Hi all, I am looking for the formula for Blacken-it.  I know that is a brand name but I don't know what else to call it.  I bought some but I need a bigger volume so I can submerge the whole project I need it for.


----------



## altterrain (Jan 2, 2008)

secure.sciencecompany.com/Do-It-Yourself-Patina-Formulas-W12C672.aspx


-Brian


----------



## Taperpin (Jan 6, 2008)

Dan,
       Blacken -it and similar products are based on Selenium dioxide..sometimes marjeted as "Ebonite"   chemical suppliers should be able to help..not cheap though.

                                                                                  Gordon


----------



## peter bunce (Dec 29, 2007)

Hi Don, 

Look for 'Gun Blue'; also 'Birchwood Casey' make it . I have some of their 'Aluminium Black' which blackens brass as well.

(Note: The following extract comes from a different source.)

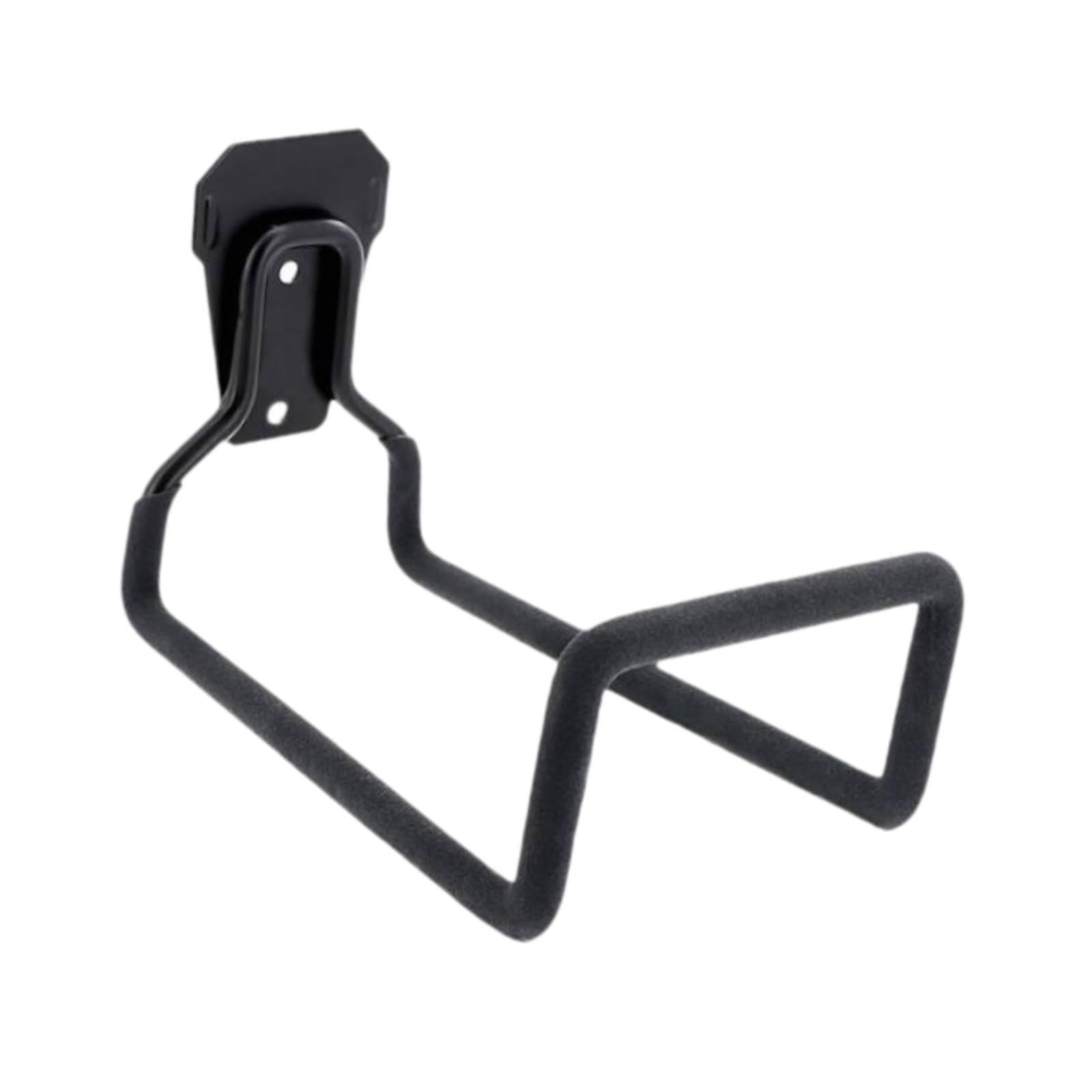 Miulika Garden Hose Holder Metal Hanger Sturdy Carbon Steel Organiser Wall Mount Hose Reel Garage Hook for Garden Garage Outdoor Yard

The black is not true black but a very dark brown color by the way.


----------



## livesteam5629 (Jan 2, 2008)

Dan,
 Try JAX Chemicals (just google it) in Floral Park NY. They sell large quantities of Pewter Black, Brass Black, Alum. Black etc. Products are reasonably priced but the shipping will get you. OSHA! 
Noel


----------



## Bob Starr (Jan 2, 2008)

You can also use Liver of Sulphur to blacken any non-ferrous metal.  Jewelery supply stores will carry it.


----------



## Dan Pantages (Jan 2, 2008)

Thanks Guys, I will look today for these.


----------



## tony23 (Jan 2, 2008)

Hi Dan,

I know it's in the UK but you could try these guys they sell a complete kit ready to go GLR http://www.modelmakingsupplies.co.uk/ click on Catalogue then in the list click on Metal Blackening 

Tony


----------



## Brooks (Jan 2, 2008)

http://www.rcgroups.com/forums/showthread.php?t=520465&page=69 

look at post 1030 and 1031 - these guys had problems with continuing corrosion after using blackening products. Probably a good idea to test your product before dunking your good parts.


----------